• Instruction
Which lines in the items below contain the word "further"? Copy each such line in full.

[START]

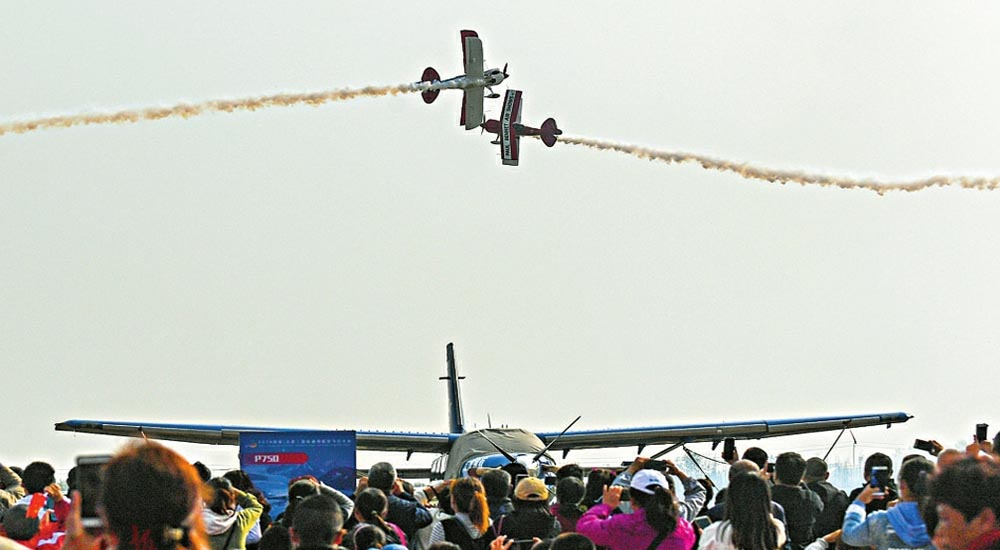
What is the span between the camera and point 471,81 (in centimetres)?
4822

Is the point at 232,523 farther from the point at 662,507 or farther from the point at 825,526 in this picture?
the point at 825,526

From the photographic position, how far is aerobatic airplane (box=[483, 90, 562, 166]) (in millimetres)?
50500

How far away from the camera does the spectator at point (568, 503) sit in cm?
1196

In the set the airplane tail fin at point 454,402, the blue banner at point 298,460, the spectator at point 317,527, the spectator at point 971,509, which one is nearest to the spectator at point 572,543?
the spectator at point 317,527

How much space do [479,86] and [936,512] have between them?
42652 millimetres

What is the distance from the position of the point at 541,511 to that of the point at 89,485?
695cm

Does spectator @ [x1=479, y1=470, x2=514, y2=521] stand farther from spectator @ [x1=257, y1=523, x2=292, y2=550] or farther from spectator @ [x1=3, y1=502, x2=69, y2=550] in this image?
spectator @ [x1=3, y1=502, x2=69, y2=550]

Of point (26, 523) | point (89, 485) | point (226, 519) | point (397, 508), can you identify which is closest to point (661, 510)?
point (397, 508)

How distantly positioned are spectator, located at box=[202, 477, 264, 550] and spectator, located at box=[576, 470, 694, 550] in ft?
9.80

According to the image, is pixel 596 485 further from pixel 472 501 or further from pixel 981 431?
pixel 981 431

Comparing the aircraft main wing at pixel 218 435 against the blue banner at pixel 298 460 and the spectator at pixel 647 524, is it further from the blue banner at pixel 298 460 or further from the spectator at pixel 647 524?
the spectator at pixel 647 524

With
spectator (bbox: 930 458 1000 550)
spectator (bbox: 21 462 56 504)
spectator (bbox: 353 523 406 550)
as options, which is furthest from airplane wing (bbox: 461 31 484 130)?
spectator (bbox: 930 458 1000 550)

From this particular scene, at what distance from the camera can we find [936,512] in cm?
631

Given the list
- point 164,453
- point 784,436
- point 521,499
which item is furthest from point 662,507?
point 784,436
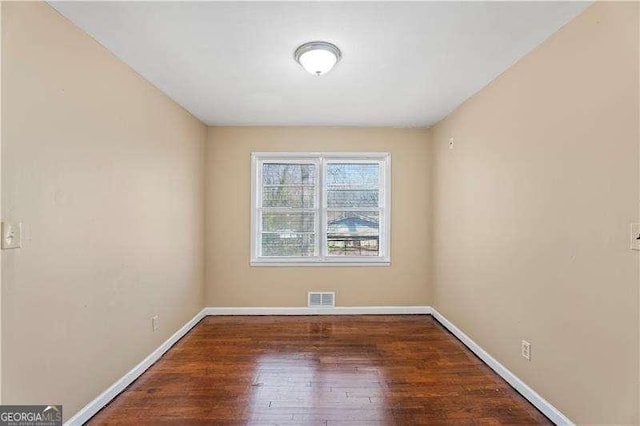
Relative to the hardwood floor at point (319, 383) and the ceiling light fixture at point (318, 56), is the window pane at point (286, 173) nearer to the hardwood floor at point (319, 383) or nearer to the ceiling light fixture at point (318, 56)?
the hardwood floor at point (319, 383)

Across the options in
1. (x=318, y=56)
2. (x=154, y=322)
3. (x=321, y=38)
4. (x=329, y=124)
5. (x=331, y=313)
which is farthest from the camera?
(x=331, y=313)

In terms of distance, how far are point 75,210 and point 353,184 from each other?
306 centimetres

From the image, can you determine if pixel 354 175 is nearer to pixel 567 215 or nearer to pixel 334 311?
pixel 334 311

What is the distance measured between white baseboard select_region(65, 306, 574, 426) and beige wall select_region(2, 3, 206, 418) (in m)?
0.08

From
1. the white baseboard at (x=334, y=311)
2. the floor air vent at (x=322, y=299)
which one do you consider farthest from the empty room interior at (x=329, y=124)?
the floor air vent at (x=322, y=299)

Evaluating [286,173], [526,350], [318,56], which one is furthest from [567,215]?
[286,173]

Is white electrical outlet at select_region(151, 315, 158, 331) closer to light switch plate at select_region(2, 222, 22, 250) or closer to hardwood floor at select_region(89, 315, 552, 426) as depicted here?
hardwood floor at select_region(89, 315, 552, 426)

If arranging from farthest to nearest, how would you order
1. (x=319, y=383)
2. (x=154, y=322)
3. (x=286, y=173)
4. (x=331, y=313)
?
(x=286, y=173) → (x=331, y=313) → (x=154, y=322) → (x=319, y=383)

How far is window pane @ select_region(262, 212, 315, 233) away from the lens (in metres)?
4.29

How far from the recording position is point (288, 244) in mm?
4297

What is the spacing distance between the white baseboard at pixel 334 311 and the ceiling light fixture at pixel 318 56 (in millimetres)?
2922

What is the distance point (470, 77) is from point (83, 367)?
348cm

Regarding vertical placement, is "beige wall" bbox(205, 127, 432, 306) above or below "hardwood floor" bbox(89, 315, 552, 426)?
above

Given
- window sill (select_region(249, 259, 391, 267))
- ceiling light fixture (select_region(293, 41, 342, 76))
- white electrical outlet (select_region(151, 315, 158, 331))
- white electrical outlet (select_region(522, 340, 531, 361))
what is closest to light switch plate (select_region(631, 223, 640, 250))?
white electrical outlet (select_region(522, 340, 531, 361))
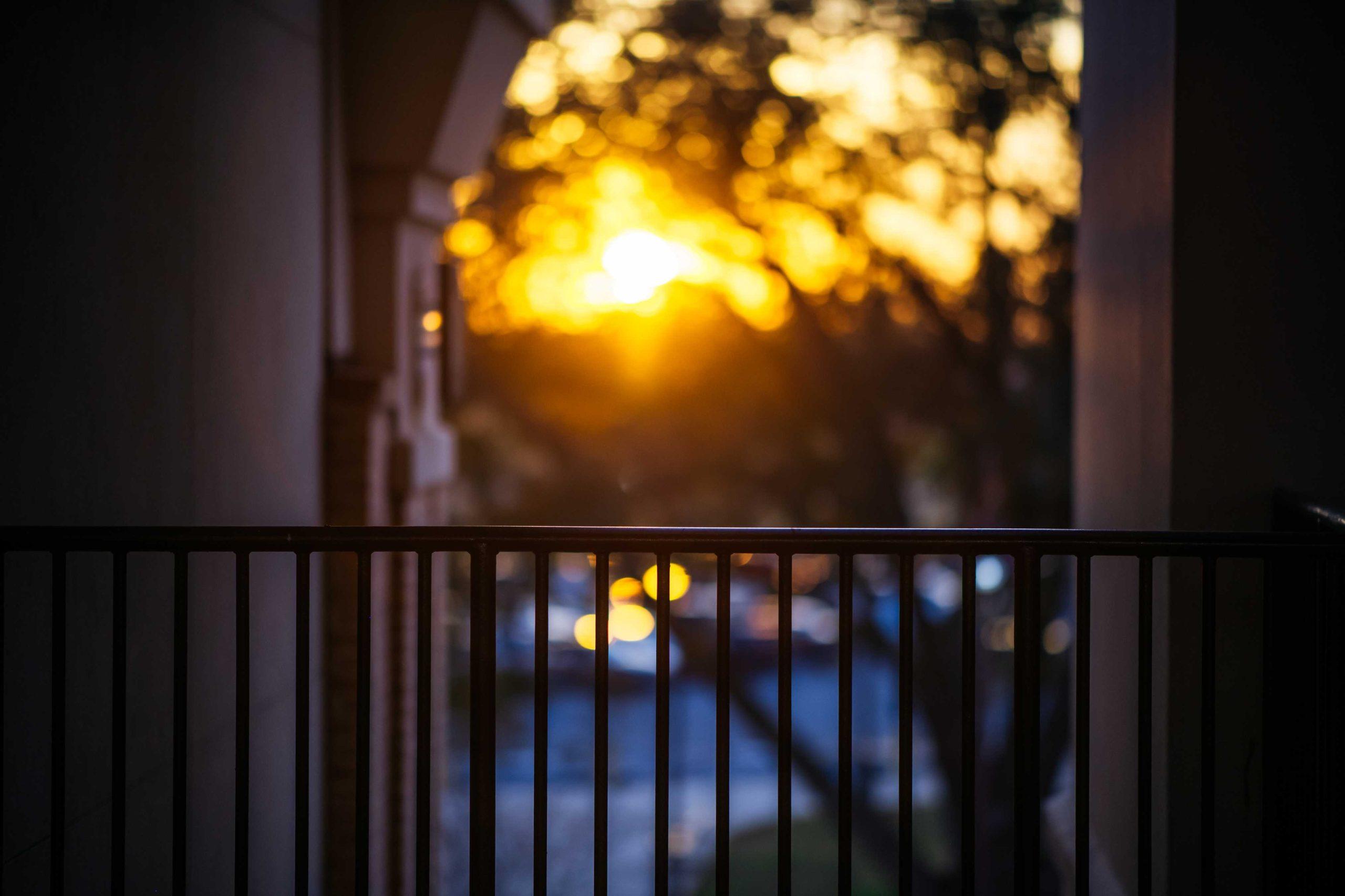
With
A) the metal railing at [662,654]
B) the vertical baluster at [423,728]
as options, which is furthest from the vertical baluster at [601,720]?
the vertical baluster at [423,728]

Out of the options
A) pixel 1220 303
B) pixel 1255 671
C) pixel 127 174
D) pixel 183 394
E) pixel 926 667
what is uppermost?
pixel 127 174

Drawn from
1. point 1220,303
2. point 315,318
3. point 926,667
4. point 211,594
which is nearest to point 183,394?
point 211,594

[END]
[START]

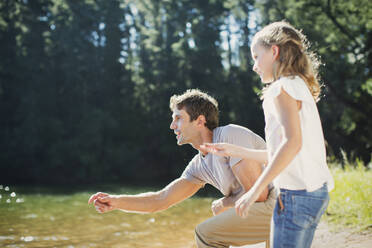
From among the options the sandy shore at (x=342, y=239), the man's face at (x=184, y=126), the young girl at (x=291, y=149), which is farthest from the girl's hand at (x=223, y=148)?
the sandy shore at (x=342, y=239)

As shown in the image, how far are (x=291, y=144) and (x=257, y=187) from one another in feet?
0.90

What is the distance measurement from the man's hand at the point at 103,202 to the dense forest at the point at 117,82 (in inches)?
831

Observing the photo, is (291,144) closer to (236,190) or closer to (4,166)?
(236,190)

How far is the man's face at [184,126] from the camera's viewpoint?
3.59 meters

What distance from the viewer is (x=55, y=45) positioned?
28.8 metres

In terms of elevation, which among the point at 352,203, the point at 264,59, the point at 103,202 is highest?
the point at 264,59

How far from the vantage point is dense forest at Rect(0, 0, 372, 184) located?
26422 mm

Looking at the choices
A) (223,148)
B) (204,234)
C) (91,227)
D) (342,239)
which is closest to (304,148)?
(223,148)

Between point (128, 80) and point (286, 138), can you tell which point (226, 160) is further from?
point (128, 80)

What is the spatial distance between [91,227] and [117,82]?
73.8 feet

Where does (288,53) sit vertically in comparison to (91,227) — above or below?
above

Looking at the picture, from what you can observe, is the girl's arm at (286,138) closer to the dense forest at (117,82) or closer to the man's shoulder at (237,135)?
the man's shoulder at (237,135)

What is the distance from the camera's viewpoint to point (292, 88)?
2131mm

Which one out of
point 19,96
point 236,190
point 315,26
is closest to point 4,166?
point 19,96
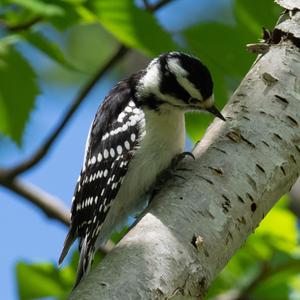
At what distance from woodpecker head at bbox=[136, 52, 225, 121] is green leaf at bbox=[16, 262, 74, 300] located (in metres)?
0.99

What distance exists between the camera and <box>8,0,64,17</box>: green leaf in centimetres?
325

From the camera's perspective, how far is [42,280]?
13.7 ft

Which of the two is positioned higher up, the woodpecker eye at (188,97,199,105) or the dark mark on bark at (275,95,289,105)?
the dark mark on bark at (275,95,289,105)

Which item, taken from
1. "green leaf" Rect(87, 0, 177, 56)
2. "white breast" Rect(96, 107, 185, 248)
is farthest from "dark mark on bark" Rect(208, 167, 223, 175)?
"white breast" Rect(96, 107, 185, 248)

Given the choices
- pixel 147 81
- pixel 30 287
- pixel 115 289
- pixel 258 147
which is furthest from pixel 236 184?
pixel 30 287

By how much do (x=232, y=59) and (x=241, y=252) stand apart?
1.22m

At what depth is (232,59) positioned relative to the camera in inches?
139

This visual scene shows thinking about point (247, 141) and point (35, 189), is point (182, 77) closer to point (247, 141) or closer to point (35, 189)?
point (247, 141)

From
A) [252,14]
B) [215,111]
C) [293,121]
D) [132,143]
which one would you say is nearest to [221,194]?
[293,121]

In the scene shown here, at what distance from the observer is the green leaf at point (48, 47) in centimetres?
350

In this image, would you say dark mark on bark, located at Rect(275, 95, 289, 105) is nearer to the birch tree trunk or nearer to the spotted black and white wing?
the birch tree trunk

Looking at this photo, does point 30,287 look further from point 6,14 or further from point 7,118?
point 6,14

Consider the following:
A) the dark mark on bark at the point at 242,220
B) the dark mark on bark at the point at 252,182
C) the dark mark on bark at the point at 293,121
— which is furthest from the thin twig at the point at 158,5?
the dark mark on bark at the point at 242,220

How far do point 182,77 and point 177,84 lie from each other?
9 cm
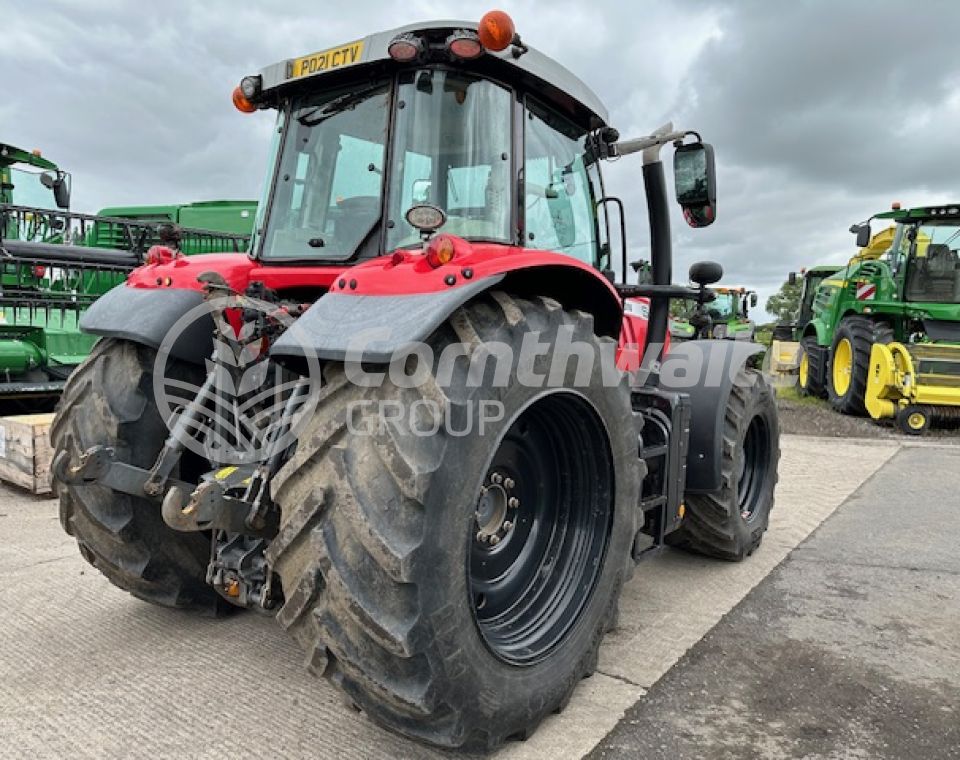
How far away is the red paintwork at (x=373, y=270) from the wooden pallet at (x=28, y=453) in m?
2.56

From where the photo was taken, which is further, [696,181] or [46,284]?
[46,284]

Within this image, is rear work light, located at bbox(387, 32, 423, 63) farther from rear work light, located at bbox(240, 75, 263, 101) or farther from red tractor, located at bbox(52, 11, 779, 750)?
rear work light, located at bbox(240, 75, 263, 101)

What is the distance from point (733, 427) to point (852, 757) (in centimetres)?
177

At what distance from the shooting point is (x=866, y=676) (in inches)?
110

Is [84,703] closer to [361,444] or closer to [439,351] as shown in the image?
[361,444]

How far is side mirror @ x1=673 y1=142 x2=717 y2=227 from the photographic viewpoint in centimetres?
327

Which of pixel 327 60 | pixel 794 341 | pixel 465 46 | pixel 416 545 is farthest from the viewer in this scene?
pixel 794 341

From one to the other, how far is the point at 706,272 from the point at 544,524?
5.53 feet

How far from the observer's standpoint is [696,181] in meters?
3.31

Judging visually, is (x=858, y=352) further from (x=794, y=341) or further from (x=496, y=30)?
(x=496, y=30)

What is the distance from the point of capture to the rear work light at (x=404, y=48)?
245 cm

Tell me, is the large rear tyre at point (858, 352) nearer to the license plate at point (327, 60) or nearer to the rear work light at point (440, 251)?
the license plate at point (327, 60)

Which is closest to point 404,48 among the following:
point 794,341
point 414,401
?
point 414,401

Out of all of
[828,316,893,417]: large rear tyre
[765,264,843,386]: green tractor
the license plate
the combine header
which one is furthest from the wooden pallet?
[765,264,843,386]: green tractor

[END]

• Exercise answer
According to the image, is pixel 596 485 further from pixel 472 501 or further from pixel 981 431?
Comparing the aircraft main wing at pixel 218 435 against the blue banner at pixel 298 460 and the spectator at pixel 647 524, is it further from the blue banner at pixel 298 460 or further from the spectator at pixel 647 524?
Between point (128, 80) and point (286, 138), can you tell which point (226, 160) is further from?
Looking at this photo, does point 30,287 look further from point 6,14 or further from point 7,118?
From where the photo was taken, which is further, [696,181] or [46,284]?
Judging visually, is (x=858, y=352) further from (x=794, y=341) or further from (x=496, y=30)?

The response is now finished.